1964 11 November (artist not found)
"Mitsubishi: Giant of Japan"

1965 January (artist not found)
"U.S. Steel Decides to Fight"

1965 May, cover by Nicholas Solovioff
"Vannevar Bush on Faith and Science"

1966 March, cover by Jim Flora
"Anti-Trust Cououts"

1966 July (artist not found)

1968 January, cover by Romare Bearden
"A Special Issue on Business and the Urban Crisis"

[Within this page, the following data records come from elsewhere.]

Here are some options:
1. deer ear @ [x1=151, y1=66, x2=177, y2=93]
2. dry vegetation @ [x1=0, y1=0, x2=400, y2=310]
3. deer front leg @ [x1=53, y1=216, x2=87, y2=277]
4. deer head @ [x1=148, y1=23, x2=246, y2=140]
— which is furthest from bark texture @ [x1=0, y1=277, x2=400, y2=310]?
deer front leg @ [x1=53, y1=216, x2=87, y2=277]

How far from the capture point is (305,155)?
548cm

Romare Bearden (1911 - 1988) was born in Charlotte North Carolina. He was American artist, author, and songwriter. He worked with many types of media including cartoons, oils, and collages. He studied under German artist  George Grosz at the Art Students League in 1936 and 1937. During this period Bearden supported himself by working as a political cartoonist for African-American newspapers, including the Baltimore Afro-American, where he published a weekly cartoon from 1935 until 1937. Bearden's early work focused on unity and cooperation within the African-American community. After a period during the 1950s when he painted more abstractly, this theme reemerged in his collage works of the 1960s. The New York Times described Bearden as "the nation's foremost collagist" in his 1988 obituary. He became a founding member of the Harlem-based art group known as The Spiral, formed to discuss the responsibility of the African-American artist in the civil rights movement. He supported young, emerging artists, and he and his wife established the Bearden Foundation to continue this work, as well as to support young scholars. In 1987, Bearden was awarded the National Medal of Arts. 


Note: After this time Fortune covers were mainly given over to photography.